### Texte support
- - -
Le coton joue un rôle majeur, voire vital, dans de nombreux pays. Cette fibre végétale, cultivée de longue date sur le continent africain, connait un essor continu depuis le XIXe siècle. Implantée sur tout le continent, cette culture est principalement concentrée en Afrique subsaharienne, et plus particulièrement l’Afrique de l’Ouest. Facteur de dynamisme et de développement économique, la filière cotonnière est néanmoins confrontée à de nombreuses problématiques.
Première fibre textile consommée au monde, la production mondiale de coton, estimée aujourd’hui à 26 millions de tonnes, est essentiellement issue des pays de l’hémisphère nord. Si aucun pays africain n’est en mesure de rivaliser avec les Etats-Unis, l’Inde, et surtout la Chine, l’ensemble de la production cotonnière en Afrique représente tout de même, selon les années, entre 8% et 15% de la production mondiale.
- - -
### Travail à faire
Veuillez recopier sans rien changer le passage du texte sur le coton en Afrique qui commence aux mots « Le coton joue » et s'arrête après « la production mondiale. ».

### Données
- - -
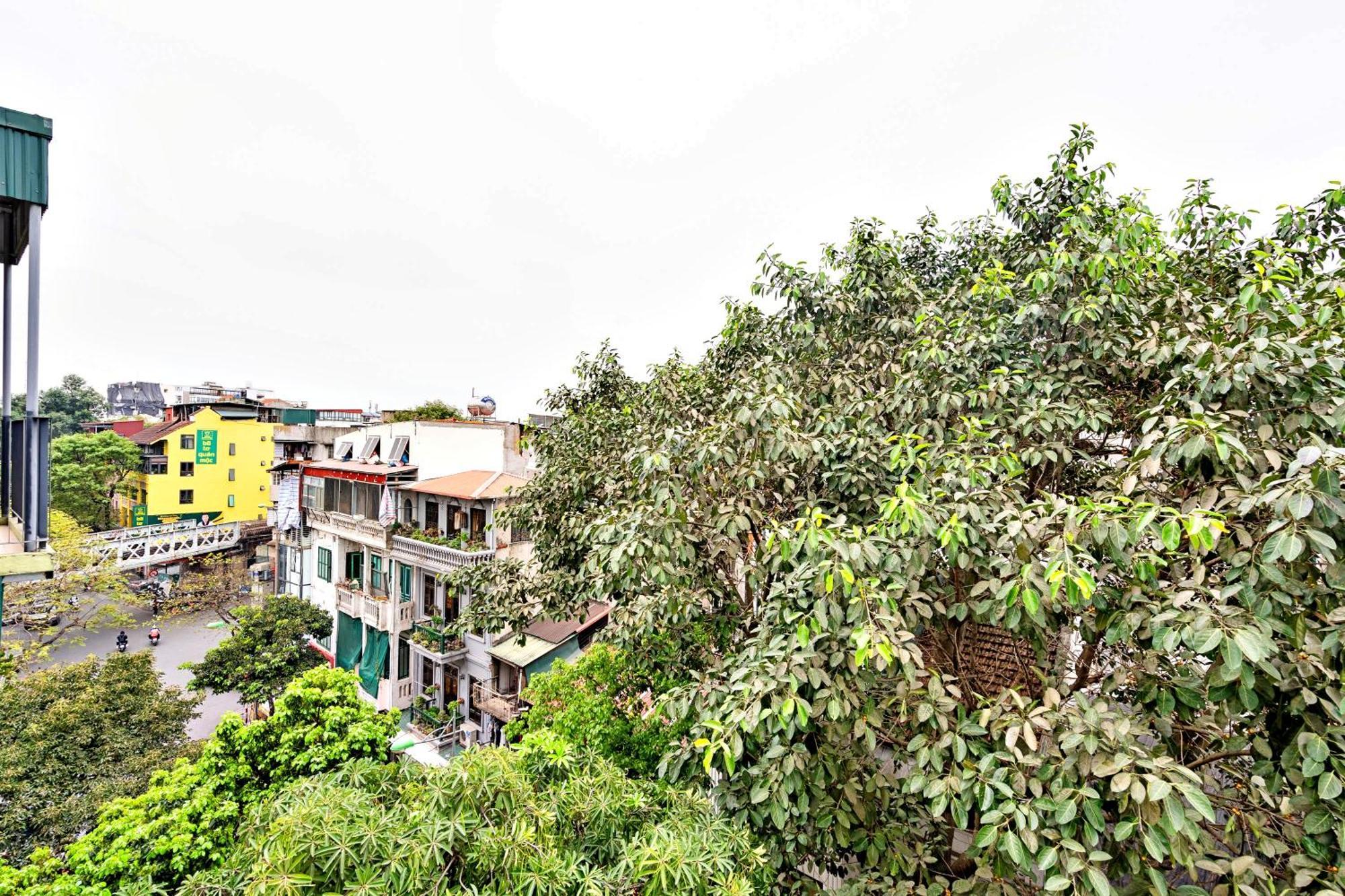 Serene Hotel Hanoi Bagian luar foto
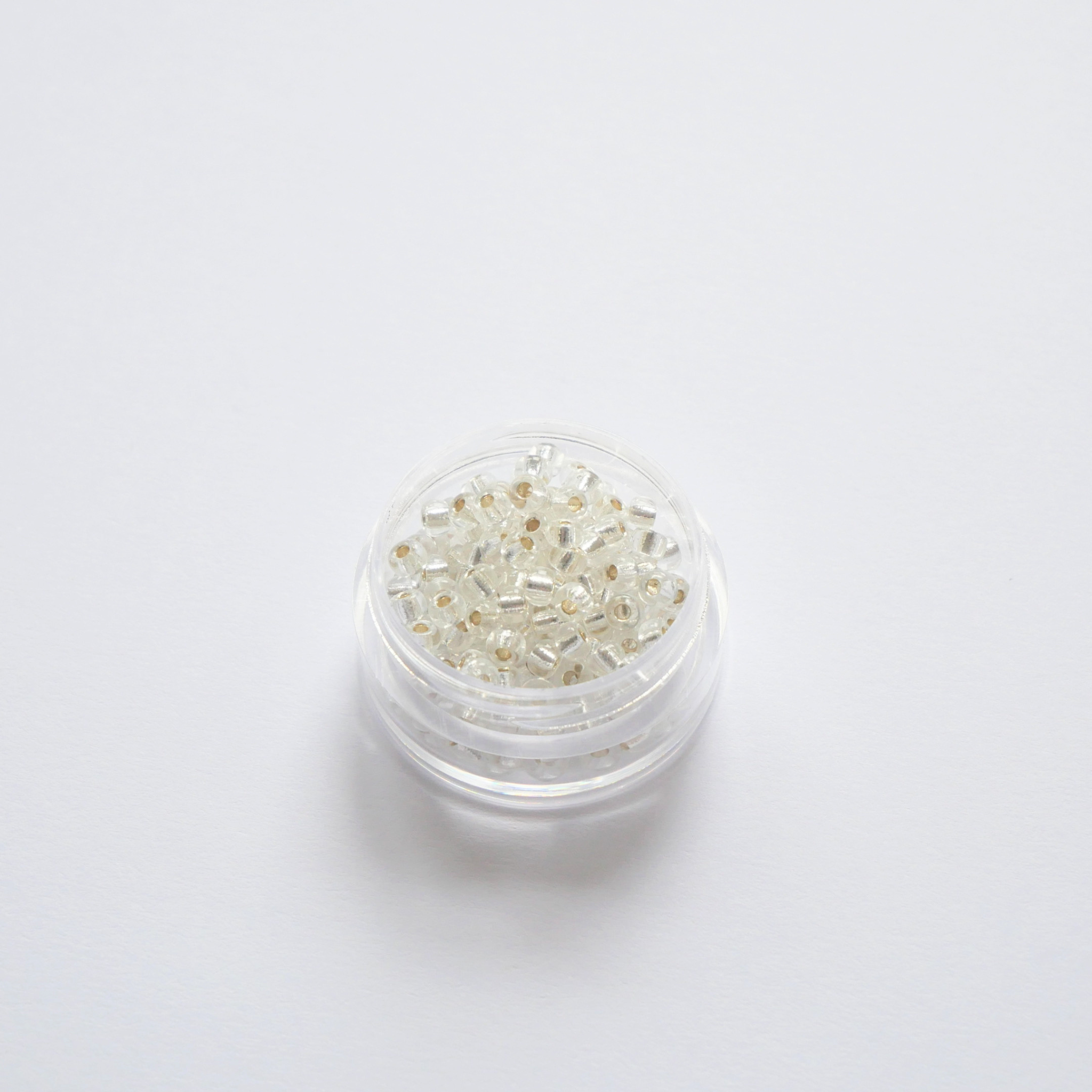Miyuki Rocailles 8/0 001 Crystal Silver Lined läbipaistvad hõbedase sisuga seemnehelmed 5g pakendis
- - -
### Réponse attendue
Le coton joue un rôle majeur, voire vital, dans de nombreux pays. Cette fibre végétale, cultivée de longue date sur le continent africain, connait un essor continu depuis le XIXe siècle. Implantée sur tout le continent, cette culture est principalement concentrée en Afrique subsaharienne, et plus particulièrement l’Afrique de l’Ouest. Facteur de dynamisme et de développement économique, la filière cotonnière est néanmoins confrontée à de nombreuses problématiques.
Première fibre textile consommée au monde, la production mondiale de coton, estimée aujourd’hui à 26 millions de tonnes, est essentiellement issue des pays de l’hémisphère nord. Si aucun pays africain n’est en mesure de rivaliser avec les Etats-Unis, l’Inde, et surtout la Chine, l’ensemble de la production cotonnière en Afrique représente tout de même, selon les années, entre 8% et 15% de la production mondiale.